Жан пошел к Элоди на кухню. Так как они говорили вполголоса, ребенок подумал, что ему готовится наказание. Но на самом деле молодая чета чувствовала себя несчастной. Они были не прочь оставить у себя мальчика, но думали о том, что у них может родиться ребенок, а также о своем будущем, в котором были так неуверены. Вероятно, им не удастся воспитать его как следует, размышляли Жан и Элоди и, стараясь скрыть от себя существо дела, повторяли: «Он трудный, очень трудный, вечно торчит на улице, таскается бог весть с кем. Станет настоящим хулиганом…» Да и правда ведь — душевное смятение Оливье, мучившие его кошмары, постоянная настороженность заставляли его сторониться окружающих, отводить от них глаза, а его жалкая одежонка, давно не стриженные волосы, любовь к бродяжничеству давали поводы к толкам, особенно тем, что заранее отштампованы в темных умах, точно клише.

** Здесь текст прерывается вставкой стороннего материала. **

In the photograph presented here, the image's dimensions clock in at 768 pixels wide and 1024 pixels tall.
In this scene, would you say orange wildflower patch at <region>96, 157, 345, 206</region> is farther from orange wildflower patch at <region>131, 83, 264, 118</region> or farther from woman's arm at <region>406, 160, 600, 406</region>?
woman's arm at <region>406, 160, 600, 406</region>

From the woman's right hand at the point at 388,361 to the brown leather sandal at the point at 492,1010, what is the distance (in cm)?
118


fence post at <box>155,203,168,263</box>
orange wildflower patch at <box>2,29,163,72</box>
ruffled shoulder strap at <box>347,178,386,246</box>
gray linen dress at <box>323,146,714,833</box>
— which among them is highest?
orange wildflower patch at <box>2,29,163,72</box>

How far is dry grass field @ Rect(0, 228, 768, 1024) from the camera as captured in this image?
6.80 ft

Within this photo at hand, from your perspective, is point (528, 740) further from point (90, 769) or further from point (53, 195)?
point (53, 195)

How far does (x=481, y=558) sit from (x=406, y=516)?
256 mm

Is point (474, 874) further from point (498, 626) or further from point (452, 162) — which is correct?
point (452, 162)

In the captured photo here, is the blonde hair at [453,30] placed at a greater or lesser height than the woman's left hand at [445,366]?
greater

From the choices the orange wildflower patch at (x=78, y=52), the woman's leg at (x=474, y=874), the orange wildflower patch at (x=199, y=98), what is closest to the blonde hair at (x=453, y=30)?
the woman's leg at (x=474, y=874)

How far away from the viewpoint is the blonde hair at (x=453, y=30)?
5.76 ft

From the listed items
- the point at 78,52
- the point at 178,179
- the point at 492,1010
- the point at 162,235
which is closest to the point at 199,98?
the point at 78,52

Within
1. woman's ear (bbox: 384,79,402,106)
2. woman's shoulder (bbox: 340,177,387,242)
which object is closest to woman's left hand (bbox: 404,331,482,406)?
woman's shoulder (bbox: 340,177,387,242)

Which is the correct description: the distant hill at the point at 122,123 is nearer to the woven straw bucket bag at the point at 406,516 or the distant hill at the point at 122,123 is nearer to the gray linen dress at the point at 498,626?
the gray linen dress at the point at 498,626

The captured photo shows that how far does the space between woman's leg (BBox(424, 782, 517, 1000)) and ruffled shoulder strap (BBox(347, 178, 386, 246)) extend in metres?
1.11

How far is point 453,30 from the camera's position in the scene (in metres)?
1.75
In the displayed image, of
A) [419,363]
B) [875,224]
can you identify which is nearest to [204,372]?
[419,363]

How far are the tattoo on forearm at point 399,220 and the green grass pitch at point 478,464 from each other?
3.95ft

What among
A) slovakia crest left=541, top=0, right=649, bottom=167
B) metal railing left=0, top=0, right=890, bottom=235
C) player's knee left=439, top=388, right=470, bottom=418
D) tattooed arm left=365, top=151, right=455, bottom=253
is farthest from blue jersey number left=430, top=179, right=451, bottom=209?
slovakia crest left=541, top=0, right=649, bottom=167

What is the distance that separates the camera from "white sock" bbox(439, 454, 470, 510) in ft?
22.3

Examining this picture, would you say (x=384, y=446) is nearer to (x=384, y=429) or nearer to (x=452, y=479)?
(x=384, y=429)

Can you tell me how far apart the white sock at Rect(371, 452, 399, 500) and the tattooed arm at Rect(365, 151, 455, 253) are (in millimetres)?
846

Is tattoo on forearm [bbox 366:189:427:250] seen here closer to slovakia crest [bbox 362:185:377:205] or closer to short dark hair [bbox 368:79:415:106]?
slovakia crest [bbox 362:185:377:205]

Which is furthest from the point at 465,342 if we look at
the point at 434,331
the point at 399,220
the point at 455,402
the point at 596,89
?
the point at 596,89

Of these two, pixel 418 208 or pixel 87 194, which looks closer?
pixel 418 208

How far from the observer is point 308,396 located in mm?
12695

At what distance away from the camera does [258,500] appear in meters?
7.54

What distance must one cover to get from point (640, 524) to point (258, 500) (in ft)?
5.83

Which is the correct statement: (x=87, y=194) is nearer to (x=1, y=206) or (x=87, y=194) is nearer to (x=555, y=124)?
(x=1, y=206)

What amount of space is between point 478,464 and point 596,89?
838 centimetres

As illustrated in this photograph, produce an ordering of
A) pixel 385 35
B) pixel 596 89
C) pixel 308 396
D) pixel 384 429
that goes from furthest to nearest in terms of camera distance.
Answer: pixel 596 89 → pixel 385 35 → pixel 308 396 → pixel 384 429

Молодая чета, стоя в обнимку, уже поглядывала на место своих главных радостей: это была постель с периной вишневого цвета, застланной белым покрывалом с ажурными треугольничками по краю, вывязанными крючком, — это рукоделие заняло у Элоди все зимние вечера в родном Сен-Шели. Пуховик летом, конечно, не требовался, но его оставляли на постели «для красоты», к тому же он считался частью их немногих сокровищ.
Молодые долго целовались, потом рука Жана скользнула к упругой груди жены, и ладонь его ощутила твердый сосок. Элоди показала на дверь, за которой находился Оливье, и шепнула: «Нет, не сейчас»… Тогда Жан вышел из комнаты и протянул мальчику пакетик с едой:
— Ну иди, ладно, дай поесть твоей кошке. Но смотри, возвращайся не поздно. Ключ будет под ковриком. И не забудь погасить свет.